- **What is expected**:
For the lines from the one with "Rohe Voor Thonet" to the end of the listing below, both ends included, give an exact copy and nothing more. Do not copy pictures.

*** Opening Exercise data ***

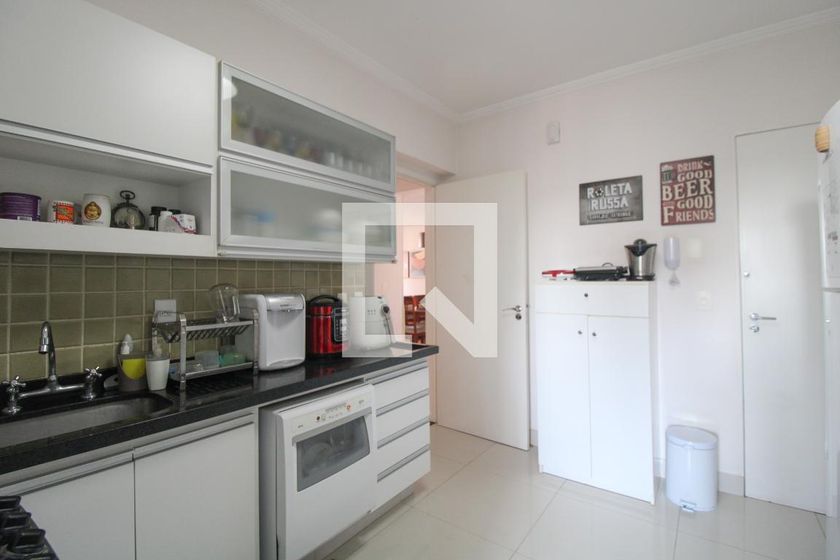 Apartamento à Venda - Cambuí, 3 Quartos,  84 m2 em , Campinas - sp | SoloBR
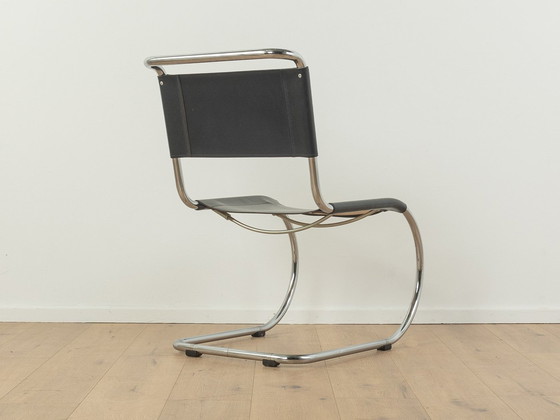 Image 1 of  Sledestoel Mr 10, Ludwig Mies Van Der Rohe Voor Thonet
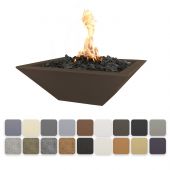 TOP Fires by The Outdoor Plus OPT-xxSFO Maya Concrete Fire Bowl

*** Closing Exercise data ***

- **Written solution**:
 Image 1 of  Sledestoel Mr 10, Ludwig Mies Van Der Rohe Voor Thonet
 TOP Fires by The Outdoor Plus OPT-xxSFO Maya Concrete Fire Bowl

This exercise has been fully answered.